» **GIVEN TASK**: Reproduce every one of the records below verbatim, leaving out the pictures.

Stored items
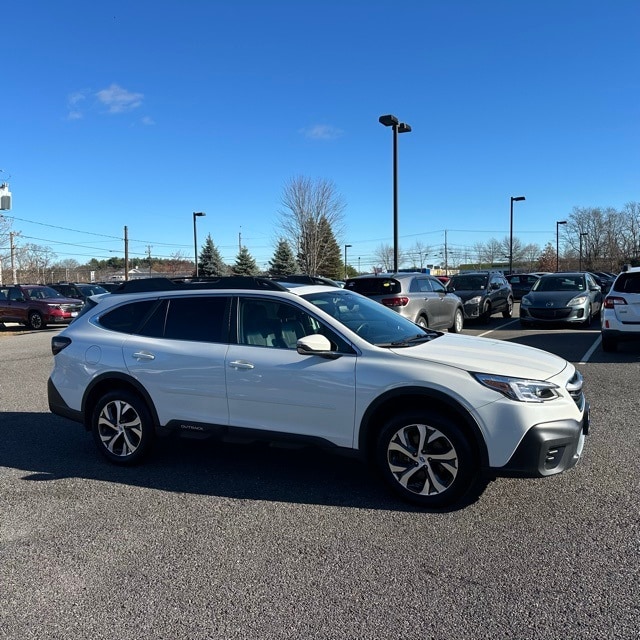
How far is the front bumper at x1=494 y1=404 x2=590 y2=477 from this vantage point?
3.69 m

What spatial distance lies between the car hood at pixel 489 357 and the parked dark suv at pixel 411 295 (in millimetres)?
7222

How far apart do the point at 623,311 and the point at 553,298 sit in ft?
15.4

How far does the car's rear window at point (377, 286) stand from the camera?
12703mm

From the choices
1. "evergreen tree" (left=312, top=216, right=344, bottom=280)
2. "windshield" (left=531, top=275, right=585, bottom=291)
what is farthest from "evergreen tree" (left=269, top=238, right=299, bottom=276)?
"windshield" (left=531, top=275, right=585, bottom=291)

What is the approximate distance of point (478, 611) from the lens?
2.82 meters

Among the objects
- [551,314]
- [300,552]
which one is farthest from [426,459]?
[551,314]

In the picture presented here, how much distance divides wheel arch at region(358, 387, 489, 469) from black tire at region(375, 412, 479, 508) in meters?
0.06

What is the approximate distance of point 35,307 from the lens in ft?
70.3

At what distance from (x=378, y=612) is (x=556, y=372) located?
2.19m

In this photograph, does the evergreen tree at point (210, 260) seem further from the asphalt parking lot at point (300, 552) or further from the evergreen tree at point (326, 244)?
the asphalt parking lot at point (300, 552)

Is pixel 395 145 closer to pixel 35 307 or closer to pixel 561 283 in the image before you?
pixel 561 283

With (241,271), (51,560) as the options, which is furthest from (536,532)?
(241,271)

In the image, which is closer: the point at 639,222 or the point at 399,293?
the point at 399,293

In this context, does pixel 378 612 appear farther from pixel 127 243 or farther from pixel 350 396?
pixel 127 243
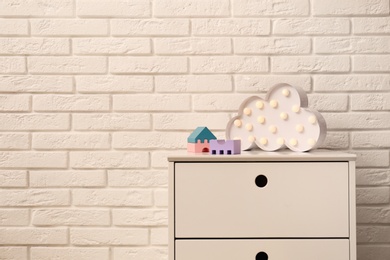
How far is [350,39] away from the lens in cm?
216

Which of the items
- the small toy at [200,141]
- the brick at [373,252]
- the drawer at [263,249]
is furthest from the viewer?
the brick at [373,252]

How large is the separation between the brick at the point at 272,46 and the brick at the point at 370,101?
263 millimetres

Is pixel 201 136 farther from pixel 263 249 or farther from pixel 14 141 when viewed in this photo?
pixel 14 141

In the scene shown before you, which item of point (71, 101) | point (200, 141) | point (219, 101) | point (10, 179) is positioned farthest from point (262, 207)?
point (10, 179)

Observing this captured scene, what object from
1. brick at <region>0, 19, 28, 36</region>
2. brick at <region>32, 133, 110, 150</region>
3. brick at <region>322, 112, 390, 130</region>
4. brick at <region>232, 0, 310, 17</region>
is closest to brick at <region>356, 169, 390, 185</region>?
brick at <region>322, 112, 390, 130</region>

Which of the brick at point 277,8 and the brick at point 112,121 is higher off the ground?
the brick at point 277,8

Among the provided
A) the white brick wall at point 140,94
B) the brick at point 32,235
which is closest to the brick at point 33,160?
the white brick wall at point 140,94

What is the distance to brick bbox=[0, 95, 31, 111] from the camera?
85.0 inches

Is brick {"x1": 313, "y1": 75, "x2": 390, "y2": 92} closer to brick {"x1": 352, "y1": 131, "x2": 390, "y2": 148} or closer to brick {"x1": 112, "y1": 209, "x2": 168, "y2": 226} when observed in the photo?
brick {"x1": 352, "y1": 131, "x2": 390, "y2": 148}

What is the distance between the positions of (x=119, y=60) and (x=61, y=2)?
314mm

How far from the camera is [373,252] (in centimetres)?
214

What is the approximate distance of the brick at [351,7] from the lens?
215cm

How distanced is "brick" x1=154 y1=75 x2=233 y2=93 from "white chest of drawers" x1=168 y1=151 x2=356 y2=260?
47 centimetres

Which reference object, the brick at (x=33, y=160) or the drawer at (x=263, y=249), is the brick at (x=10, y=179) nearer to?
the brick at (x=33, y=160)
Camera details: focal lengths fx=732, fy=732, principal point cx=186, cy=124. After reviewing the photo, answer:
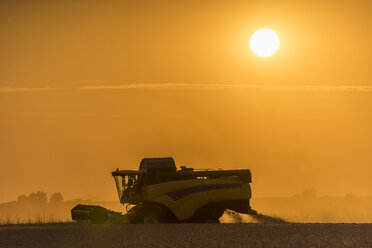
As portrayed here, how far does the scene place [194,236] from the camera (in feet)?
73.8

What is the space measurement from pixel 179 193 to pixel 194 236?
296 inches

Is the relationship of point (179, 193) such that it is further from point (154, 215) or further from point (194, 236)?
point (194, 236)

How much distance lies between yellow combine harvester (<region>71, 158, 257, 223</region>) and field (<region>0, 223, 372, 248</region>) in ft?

» **ANSWER TO THIS EXERCISE**:
How far is the front bumper at x1=494 y1=404 x2=590 y2=477 from this vantage point?
3.69 m

What spatial distance lies between the car hood at pixel 489 357 and the parked dark suv at pixel 411 295 (in millimetres)?
7222

How far apart do the point at 623,311 and the point at 553,298 sit in ft?
15.4

How far does the car's rear window at point (377, 286) stand from the camera?
12703mm

From the choices
1. "evergreen tree" (left=312, top=216, right=344, bottom=280)
2. "windshield" (left=531, top=275, right=585, bottom=291)
what is farthest from "evergreen tree" (left=269, top=238, right=299, bottom=276)?
"windshield" (left=531, top=275, right=585, bottom=291)

What is the approximate distance of point (478, 611) from the lens?
2.82 meters

Among the objects
- [551,314]
- [300,552]
which one is farthest from [426,459]?
[551,314]

In the picture presented here, how much distance divides wheel arch at region(358, 387, 489, 469) from black tire at region(375, 412, 479, 508) in meters?
0.06

What is the approximate distance of point 35,307 from the lens in ft?
70.3

At what distance from (x=378, y=612) is (x=556, y=372) located?
2.19m

In this photograph, does the evergreen tree at point (210, 260) seem further from the asphalt parking lot at point (300, 552) or further from the evergreen tree at point (326, 244)?
the asphalt parking lot at point (300, 552)

Is pixel 395 145 closer to pixel 35 307 or closer to pixel 561 283 in the image before you?
pixel 561 283

With (241,271), (51,560) as the options, which is furthest from (536,532)?
(241,271)

In the image, which is closer: the point at 639,222 or the point at 399,293?
the point at 399,293

In this context, does pixel 378 612 appear farther from pixel 127 243 or farther from pixel 350 396?
pixel 127 243
How far is [350,39] away from the lens in cm?
216

Which of the items
- the small toy at [200,141]
- the brick at [373,252]
- the drawer at [263,249]
is furthest from the viewer?
the brick at [373,252]

How large is the separation between the brick at the point at 272,46 and the brick at the point at 370,101?
263 millimetres

Is pixel 201 136 farther from pixel 263 249 or farther from pixel 14 141 when viewed in this photo?
pixel 14 141

In the scene shown before you, which item of point (71, 101) | point (200, 141) | point (219, 101) | point (10, 179) is positioned farthest from point (262, 207)?
point (10, 179)

Observing this captured scene, what object from
1. brick at <region>0, 19, 28, 36</region>
2. brick at <region>32, 133, 110, 150</region>
3. brick at <region>322, 112, 390, 130</region>
4. brick at <region>232, 0, 310, 17</region>
is closest to brick at <region>356, 169, 390, 185</region>?
brick at <region>322, 112, 390, 130</region>

Which of the brick at point 277,8 and the brick at point 112,121 is higher off the ground?
the brick at point 277,8

Among the provided
A) the white brick wall at point 140,94
B) the brick at point 32,235
which is closest to the brick at point 33,160?
the white brick wall at point 140,94

What is the distance to brick bbox=[0, 95, 31, 111] from the camera?
85.0 inches

Is brick {"x1": 313, "y1": 75, "x2": 390, "y2": 92} closer to brick {"x1": 352, "y1": 131, "x2": 390, "y2": 148} or closer to brick {"x1": 112, "y1": 209, "x2": 168, "y2": 226} when observed in the photo?
brick {"x1": 352, "y1": 131, "x2": 390, "y2": 148}

What is the distance between the positions of (x=119, y=60) and (x=61, y=2)?
314mm

How far from the camera is [373,252] (in centimetres)?
214

What is the approximate distance of the brick at [351,7] from the lens?
215cm

How distanced is "brick" x1=154 y1=75 x2=233 y2=93 from "white chest of drawers" x1=168 y1=151 x2=356 y2=260?
47 centimetres

Which reference object, the brick at (x=33, y=160) or the drawer at (x=263, y=249), is the brick at (x=10, y=179) nearer to?
the brick at (x=33, y=160)
Camera details: focal lengths fx=732, fy=732, principal point cx=186, cy=124. After reviewing the photo, answer:
As portrayed here, how far does the scene place [194,236] from the camera (in feet)?
73.8

What is the space measurement from pixel 179 193 to pixel 194 236?
296 inches

Is the relationship of point (179, 193) such that it is further from point (154, 215) or further from point (194, 236)?
point (194, 236)

How much distance lies between yellow combine harvester (<region>71, 158, 257, 223</region>) and field (<region>0, 223, 372, 248</region>) in ft?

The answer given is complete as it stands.